Namun, pernyataan dari BP Batam menuai respons dari salah satu aktivis Batam sekaligus pendiri LSM Gerakan Bersama Rakyat (Gebrak), Uba Ingan Sigalingging. Ia mempertanyakan dasar klaim BP Batam yang menyatakan bahwa proyek ini masih termasuk PSN.
Menurut pemahamannya, dalam Lampiran IV Perpres tersebut, proyek Rempang Eco City hanya masuk dalam ”highlight indikator intervensi”, bukan sebagai bagian dari 77 proyek yang secara resmi masuk dalam daftar PSN 2025-2029. Dengan kata lain, proyek ini dipandang sebagai proyek potensial yang dapat dikembangkan lebih lanjut apabila pemerintah menganggapnya memiliki nilai strategis.

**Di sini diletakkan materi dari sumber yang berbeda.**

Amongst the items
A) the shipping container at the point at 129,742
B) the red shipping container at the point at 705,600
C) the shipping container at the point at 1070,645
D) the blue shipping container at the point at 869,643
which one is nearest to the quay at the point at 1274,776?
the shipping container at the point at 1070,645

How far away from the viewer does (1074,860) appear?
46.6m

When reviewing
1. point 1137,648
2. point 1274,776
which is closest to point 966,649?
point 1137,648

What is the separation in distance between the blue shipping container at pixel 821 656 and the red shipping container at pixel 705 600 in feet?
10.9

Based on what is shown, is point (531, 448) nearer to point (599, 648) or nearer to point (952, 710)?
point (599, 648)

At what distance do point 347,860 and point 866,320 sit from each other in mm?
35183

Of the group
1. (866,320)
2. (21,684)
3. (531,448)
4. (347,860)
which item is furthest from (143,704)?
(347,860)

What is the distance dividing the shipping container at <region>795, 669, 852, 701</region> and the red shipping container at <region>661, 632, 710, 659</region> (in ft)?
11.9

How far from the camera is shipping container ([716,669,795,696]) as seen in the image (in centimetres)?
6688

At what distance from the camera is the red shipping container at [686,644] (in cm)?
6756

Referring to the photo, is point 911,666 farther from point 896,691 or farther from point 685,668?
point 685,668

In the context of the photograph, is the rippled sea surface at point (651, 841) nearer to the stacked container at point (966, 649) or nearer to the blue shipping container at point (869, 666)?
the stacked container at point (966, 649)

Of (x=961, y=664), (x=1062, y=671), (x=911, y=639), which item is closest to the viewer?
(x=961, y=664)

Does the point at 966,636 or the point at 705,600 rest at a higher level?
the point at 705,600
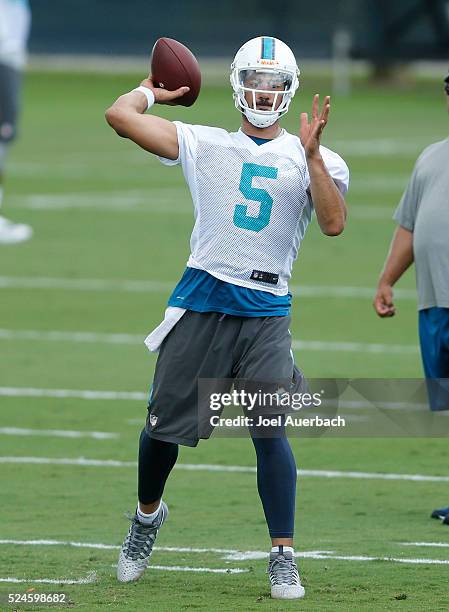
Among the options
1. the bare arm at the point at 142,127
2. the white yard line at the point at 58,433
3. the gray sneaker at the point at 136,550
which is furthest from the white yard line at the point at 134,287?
the bare arm at the point at 142,127

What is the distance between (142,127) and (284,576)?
6.28 ft

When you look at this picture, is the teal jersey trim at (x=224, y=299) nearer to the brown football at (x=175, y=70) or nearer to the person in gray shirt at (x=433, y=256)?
the brown football at (x=175, y=70)

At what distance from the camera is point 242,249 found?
707 cm

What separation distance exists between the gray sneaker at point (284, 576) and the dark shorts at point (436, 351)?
1821mm

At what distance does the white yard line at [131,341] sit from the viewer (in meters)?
13.4

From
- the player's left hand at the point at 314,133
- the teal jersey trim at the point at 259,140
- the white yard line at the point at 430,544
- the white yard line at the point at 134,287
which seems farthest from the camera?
the white yard line at the point at 134,287

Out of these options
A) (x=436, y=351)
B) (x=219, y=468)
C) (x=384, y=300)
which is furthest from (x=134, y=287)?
(x=436, y=351)

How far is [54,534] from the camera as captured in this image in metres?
8.19

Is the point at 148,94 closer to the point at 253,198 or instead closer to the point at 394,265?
the point at 253,198

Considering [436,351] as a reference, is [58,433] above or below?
below

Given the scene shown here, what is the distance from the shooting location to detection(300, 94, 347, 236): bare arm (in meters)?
6.83

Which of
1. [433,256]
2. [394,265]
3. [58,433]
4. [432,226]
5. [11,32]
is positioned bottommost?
[58,433]

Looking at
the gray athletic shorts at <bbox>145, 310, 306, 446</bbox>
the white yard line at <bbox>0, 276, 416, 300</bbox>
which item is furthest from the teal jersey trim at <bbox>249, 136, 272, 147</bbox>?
the white yard line at <bbox>0, 276, 416, 300</bbox>

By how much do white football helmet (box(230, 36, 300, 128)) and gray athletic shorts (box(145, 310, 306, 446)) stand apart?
2.79 feet
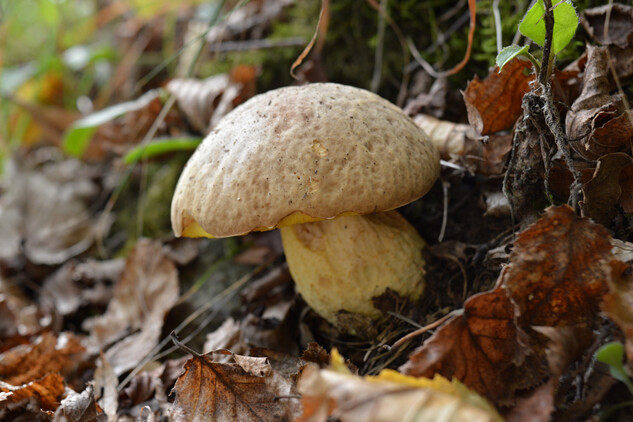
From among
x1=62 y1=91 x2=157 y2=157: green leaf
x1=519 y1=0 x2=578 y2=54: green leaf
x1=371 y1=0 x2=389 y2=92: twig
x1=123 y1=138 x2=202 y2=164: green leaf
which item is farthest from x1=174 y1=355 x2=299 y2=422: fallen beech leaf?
x1=62 y1=91 x2=157 y2=157: green leaf

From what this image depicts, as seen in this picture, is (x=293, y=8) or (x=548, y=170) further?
(x=293, y=8)

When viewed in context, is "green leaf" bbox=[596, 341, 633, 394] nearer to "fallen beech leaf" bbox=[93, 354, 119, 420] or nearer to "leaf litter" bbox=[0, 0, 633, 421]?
"leaf litter" bbox=[0, 0, 633, 421]

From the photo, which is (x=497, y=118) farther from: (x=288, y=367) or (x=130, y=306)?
(x=130, y=306)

”BP Batam tidak menjelaskan secara detail bagaimana status proyek Rempang Eco City itu bisa mendapatkan status PSN, sementara kita mengetahui di lampiran tersebut hanya disebut sebagai sebuah sorotan pemerintah yang memiliki potensi,” katanya, Rabu (12/3).
Uba menjelaskan, lampiran IV mencakup berbagai proyek potensial di seluruh Indonesia. Pemerintah memang menyusun daftar ini sebagai bentuk intervensi pembangunan jangka menengah, tetapi tidak semua proyek yang tercantum otomatis mendapat status PSN.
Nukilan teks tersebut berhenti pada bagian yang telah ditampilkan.